**INSTRUCTIONS**
1. In the brigade history, write out the passage from "The 177th (2/1st" to "in August 1944.", swapping "disbanded" for "dissolved".
2. Answer these questions from the brigade history.
(a) In what month and year was the brigade disbanded?
(b) The brigade was raised as a duplicate of which brigade?
(c) When was the brigade sent overseas with its division?

- Active: 1914-1919 1939-1944
- Country: United Kingdom
- Branch: Territorial Army
- Type: Infantry
- Size: Brigade
- Part of: 59th (2nd North Midland) Division 59th (Staffordshire) Infantry Division
- Engagements: First World War Second World War

= 177th (2/1st Lincoln and Leicester) Brigade =

The 177th (2/1st Lincoln and Leicester) Brigade was an infantry brigade of the British Army that saw active service in the First World War as part of 59th (2nd North Midland) Division and fought again in the Second World War, now the 177th Infantry Brigade, with the 59th (Staffordshire) Infantry Division before being disbanded in August 1944.

==First World War==
The brigade was raised during the First World War. Part of the Territorial Force, the brigade was raised as a duplicate of the 138th (Lincoln and Leicester) Brigade and was raised from those men in the Territorial Force who had not originally agreed to serve overseas. It was assigned to the 59th (2nd North Midland) Division. However, with the division, the brigade was sent overseas in early 1917 and saw service in the trenches of the Western Front in France and Belgium, in particular during the Third Battle of Ypres, the Battle of Cambrai and Operation Michael, part of the German spring offensive.

**RECORDED INFORMATION**
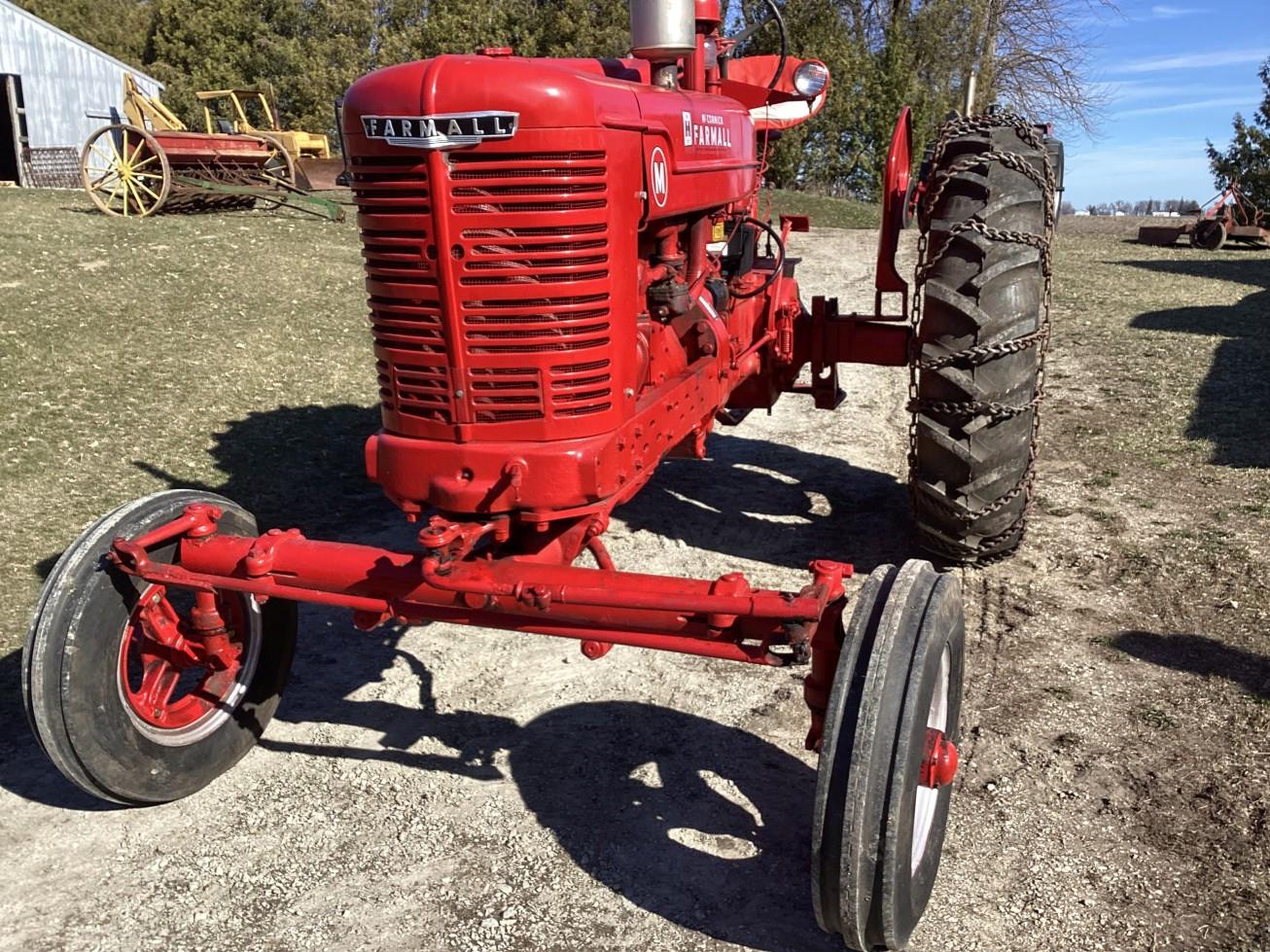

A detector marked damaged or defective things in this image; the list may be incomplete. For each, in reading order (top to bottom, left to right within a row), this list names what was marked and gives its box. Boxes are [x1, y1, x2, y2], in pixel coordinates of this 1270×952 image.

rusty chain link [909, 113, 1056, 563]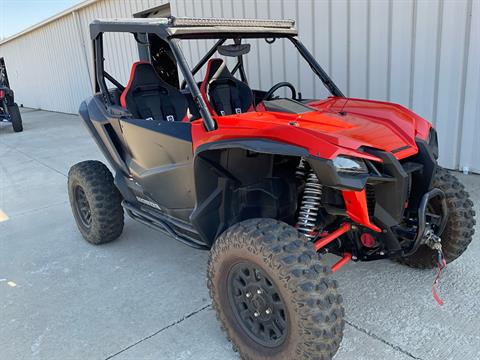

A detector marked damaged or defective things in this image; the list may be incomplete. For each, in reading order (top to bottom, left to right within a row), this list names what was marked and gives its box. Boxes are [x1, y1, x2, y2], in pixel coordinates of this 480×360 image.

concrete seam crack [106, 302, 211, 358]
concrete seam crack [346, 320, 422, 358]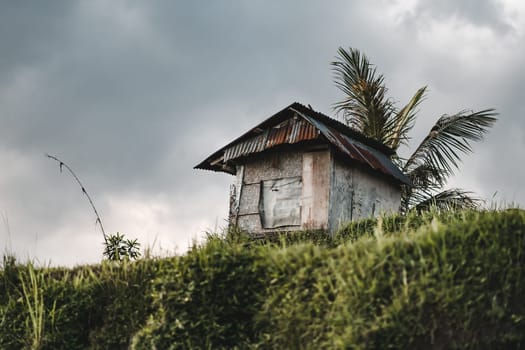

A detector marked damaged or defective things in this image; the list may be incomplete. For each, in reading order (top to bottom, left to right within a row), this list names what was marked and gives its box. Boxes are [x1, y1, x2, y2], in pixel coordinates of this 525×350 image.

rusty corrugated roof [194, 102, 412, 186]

**ANSWERS TO THE PROBLEMS**
1.
The 177th (2/1st Lincoln and Leicester) Brigade was an infantry brigade of the British Army that saw active service in the First World War as part of 59th (2nd North Midland) Division and fought again in the Second World War, now the 177th Infantry Brigade, with the 59th (Staffordshire) Infantry Division before being dissolved in August 1944.

2.
(a) August 1944
(b) The 138th (Lincoln and Leicester) Brigade
(c) Early 1917